In our design we propose and evaluate the usage of a significantly larger stash-a stash with the capacity comparable to the capacity of the used cuckoo hash tables to improve not only the worst case but also to improve average memory utilization. Furthermore, our stash also supports LPM lookups, thus augmenting the lookup functionality of the basic cuckoo hashing. The lookup support of not only the whole keys but also key prefixes can be very useful in many different areas (e.g. packet filtering). Instead of TCAM, we propose an FPGA implementation of a well-known binary search algorithm adapted for the LPM lookup (described in [3]) as an effective approach to implement the larger stash. The key idea behind the adaptation of the binary search for LPM is to recognize each prefix p as a range of keys (values) from  $k_{min}^p$  to  $k_{max}^p$ , where  $k_{min}^{p}$  is the lowest key with prefix p and  $k_{max}^{p}$  is the highest key with prefix p. Now for each prefix p in the lookup set both  $k_{min}^p$  and  $k_{max}^p$  values are stored in a sorted array,  $k_{min}^p$  is associated with data of prefix p and  $k_{max}^p$ is associated with data of the longest prefix from the set which is a sub-prefix of p.

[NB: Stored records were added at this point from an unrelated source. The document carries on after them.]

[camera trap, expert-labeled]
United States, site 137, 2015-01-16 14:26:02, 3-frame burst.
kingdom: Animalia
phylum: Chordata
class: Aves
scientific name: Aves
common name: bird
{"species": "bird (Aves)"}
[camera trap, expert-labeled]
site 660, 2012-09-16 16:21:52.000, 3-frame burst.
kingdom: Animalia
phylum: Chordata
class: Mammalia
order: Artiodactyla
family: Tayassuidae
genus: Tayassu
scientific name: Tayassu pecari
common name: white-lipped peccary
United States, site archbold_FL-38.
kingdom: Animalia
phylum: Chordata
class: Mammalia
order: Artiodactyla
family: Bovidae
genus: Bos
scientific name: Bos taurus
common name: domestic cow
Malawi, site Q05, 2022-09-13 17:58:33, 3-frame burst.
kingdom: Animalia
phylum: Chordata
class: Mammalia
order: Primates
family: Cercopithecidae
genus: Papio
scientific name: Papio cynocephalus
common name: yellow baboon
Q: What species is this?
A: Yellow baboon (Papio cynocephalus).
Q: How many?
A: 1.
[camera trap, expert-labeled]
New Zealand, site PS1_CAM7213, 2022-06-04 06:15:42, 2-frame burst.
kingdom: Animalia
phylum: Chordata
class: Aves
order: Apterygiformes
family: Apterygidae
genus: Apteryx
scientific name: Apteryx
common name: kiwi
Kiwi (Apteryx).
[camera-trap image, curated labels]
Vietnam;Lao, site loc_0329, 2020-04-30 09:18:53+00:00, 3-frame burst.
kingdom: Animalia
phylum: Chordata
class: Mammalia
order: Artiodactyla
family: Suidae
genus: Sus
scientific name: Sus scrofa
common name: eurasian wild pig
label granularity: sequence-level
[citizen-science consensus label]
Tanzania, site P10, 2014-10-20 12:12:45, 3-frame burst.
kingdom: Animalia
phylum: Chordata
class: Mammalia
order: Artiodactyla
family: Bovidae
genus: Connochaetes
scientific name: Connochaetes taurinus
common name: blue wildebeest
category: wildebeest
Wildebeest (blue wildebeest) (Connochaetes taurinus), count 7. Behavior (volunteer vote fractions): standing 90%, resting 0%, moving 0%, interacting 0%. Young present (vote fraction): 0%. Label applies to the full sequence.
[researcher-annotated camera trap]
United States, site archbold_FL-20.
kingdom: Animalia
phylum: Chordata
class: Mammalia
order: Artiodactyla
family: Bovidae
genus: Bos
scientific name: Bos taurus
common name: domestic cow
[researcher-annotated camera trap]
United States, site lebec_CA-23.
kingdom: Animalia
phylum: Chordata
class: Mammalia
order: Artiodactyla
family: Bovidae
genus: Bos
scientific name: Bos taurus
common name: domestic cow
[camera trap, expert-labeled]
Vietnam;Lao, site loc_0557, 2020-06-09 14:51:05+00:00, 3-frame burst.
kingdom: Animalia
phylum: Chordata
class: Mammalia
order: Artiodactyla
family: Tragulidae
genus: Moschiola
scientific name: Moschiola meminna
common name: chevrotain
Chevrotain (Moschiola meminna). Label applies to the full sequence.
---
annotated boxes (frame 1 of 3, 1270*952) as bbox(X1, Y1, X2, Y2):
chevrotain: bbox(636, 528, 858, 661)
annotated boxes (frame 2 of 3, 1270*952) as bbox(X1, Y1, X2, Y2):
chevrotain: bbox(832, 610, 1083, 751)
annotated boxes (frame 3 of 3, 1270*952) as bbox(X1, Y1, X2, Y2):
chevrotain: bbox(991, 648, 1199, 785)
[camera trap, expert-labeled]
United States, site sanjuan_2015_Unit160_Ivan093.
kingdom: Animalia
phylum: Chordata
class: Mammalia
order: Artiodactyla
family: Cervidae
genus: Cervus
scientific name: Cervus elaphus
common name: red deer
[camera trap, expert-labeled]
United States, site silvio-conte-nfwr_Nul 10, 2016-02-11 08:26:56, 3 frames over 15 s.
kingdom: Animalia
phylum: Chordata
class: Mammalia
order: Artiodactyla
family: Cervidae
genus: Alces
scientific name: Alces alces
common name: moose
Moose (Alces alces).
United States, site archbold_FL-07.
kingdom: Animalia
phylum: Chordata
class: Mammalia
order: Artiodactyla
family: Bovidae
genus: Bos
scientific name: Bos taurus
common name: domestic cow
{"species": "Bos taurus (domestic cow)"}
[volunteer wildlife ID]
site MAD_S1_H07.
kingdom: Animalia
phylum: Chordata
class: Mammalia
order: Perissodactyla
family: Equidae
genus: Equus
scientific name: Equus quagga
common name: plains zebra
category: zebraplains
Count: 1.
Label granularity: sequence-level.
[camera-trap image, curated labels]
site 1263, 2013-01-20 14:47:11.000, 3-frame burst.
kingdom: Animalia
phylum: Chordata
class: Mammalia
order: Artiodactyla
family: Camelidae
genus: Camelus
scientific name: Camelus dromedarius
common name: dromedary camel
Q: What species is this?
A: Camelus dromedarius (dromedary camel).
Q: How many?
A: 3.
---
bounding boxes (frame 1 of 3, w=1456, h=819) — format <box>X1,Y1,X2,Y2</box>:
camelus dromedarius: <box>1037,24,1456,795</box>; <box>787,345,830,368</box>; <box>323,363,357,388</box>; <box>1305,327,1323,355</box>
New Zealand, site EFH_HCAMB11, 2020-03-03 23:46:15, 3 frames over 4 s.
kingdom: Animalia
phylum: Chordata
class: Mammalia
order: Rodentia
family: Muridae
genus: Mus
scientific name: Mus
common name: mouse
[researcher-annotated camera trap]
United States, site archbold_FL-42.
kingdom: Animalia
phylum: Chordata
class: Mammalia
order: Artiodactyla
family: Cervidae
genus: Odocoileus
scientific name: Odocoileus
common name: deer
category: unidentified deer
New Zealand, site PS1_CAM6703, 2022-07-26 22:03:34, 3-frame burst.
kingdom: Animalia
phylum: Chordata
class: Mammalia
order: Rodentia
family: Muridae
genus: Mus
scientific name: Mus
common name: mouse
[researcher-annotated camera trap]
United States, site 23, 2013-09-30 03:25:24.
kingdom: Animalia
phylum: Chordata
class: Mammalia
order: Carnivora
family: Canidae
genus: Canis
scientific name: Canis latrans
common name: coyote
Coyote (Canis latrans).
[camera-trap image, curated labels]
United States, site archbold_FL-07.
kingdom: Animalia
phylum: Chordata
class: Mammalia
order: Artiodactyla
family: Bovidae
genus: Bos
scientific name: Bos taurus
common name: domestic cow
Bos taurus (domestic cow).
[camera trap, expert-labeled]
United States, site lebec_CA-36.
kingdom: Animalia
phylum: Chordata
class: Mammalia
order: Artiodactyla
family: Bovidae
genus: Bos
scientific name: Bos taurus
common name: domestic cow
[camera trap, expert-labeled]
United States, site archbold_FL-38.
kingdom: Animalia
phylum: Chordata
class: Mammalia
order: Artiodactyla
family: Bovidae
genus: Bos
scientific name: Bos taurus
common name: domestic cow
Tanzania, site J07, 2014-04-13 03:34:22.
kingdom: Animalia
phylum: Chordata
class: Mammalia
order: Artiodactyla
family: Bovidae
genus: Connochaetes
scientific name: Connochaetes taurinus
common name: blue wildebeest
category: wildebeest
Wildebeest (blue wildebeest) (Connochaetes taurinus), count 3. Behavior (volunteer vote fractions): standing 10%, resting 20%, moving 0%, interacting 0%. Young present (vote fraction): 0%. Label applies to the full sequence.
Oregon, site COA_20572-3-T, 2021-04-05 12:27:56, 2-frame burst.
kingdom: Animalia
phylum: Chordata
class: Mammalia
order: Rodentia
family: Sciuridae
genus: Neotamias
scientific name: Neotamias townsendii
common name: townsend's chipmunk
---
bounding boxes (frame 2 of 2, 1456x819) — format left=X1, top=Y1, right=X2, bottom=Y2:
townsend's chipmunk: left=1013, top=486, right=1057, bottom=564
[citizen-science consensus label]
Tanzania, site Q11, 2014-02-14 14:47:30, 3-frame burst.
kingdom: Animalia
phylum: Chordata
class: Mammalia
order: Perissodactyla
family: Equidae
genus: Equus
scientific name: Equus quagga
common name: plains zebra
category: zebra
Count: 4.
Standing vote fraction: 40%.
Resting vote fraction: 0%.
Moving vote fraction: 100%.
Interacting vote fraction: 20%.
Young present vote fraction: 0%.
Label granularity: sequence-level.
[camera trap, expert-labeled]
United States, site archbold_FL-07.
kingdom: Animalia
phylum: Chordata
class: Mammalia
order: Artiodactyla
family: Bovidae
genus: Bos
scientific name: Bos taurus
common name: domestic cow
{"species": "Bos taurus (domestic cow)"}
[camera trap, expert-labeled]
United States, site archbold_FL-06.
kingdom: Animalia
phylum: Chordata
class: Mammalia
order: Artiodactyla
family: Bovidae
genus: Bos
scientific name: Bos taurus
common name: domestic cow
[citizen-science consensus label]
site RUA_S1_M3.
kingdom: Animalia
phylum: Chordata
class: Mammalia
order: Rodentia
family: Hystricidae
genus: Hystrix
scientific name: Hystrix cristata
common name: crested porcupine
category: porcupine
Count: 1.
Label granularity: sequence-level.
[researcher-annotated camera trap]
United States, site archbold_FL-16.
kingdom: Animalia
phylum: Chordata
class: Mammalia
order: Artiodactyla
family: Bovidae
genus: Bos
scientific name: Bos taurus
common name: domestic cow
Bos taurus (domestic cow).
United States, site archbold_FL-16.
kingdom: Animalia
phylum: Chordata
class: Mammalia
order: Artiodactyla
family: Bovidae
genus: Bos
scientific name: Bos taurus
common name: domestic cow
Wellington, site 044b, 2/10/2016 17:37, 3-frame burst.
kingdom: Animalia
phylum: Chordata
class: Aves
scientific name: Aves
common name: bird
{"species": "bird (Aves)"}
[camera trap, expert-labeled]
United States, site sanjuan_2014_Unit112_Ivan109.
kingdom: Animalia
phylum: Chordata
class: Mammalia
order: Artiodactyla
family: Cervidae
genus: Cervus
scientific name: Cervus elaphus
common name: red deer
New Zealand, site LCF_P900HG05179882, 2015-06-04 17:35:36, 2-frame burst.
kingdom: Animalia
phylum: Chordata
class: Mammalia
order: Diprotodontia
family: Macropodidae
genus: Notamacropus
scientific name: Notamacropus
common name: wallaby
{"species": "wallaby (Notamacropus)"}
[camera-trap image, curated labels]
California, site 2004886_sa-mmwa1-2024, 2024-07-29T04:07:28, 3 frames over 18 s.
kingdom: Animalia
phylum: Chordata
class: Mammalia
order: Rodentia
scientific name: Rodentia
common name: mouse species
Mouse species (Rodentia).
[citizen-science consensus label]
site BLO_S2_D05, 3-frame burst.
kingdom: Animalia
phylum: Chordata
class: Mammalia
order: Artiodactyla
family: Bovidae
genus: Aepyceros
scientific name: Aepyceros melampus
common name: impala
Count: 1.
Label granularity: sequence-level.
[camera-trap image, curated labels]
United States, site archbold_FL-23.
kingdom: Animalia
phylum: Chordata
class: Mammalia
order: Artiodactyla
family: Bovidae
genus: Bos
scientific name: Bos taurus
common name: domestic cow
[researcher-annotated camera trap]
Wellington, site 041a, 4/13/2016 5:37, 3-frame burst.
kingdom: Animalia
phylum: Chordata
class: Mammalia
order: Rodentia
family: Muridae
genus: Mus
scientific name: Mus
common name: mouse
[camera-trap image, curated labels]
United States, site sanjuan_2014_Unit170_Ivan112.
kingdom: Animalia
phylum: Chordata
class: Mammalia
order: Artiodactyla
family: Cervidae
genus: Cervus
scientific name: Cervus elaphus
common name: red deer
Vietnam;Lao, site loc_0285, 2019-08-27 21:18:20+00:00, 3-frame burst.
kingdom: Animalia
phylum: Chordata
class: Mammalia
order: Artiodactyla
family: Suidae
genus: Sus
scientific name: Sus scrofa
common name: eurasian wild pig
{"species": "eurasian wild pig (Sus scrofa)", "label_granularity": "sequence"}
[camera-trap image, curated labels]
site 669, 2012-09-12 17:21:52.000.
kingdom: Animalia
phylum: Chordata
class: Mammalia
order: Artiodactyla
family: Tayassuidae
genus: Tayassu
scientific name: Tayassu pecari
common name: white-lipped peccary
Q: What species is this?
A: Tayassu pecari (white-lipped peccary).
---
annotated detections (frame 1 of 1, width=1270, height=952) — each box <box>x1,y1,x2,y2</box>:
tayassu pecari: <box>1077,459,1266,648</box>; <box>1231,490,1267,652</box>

Furthermore, if for two prefixes  $p_1$ ,  $p_2$ , where  $p_1$  is shorter than  $p_2$ , keys  $k_{min}^{p_1} = k_{min}^{p_2}$  resp.  $k_{max}^{p_1} = k_{max}^{p_2}$ , the relation between keys is considered to be  $k_{min}^{p_1} < k_{min}^{p_2}$  resp.  $k_{max}^{p_1} > k_{max}^{p_2}$  during sorting. Also, searched key k such as  $k = k_{min}^{p}$  resp.  $k = k_{max}^{p}$  is considered  $k > k_{min}^{p}$  resp.  $k < k_{max}^{p}$ . A lookup of k is then implemented as a standard binary search and the data of the last visited smaller key than k are used as a result. From the adaptation description it is clear, that each prefix occupies two records in the memory.

The binary search offers basically the opposite features in comparison with the cuckoo hashing— the key lookup requires relatively large number of sub-



**Obrázek 1.** General lookup engine interface (some signals are omitted for clarity).

sequent memory accesses, but the achievable memory utilization is always 100 %. Because of the large number of memory accesses, binary search based lookup should be implemented only in the internal FPGA memory. In order to achieve high lookup throughput, the implementation of the binary search must not be sequential but rather divided into pipelined stages. This can be achieved by establishing a tree structure in the searched array (binary search tree-BST) and slicing it by the tree levels (each tree level forms a pipeline stage). Finally, the functionality of update operations in the described BST can be easily implemented in the hardware with support of on-the-fly updates.

### 4 FPGA architecture

#### 4.1 Lookup engine interface and functionality

We start the description by the general design of an interface and functionality of a lookup engine (either cuckoo or BST). Both engines implement the same interface independently on the details of their lookup procedure. Fig. 1 illustrates particular signals forming the interface. The signals can be divided into 3 basic groups: input (left), output (right) and configuration (bottom). The only input of a lookup engine is the value of a key to search. The lookup implementation should be able to process new input key every clock cycle. For each input key, the engine produces one result on the output based on performed lookup. The lookup result consists of arbitrary data (e.g. routing decision, matched key identification) associated with the searched key and one bit information about the key lookup success (Found). When the input key is not found, the value of data on the output is unspecified (invalid).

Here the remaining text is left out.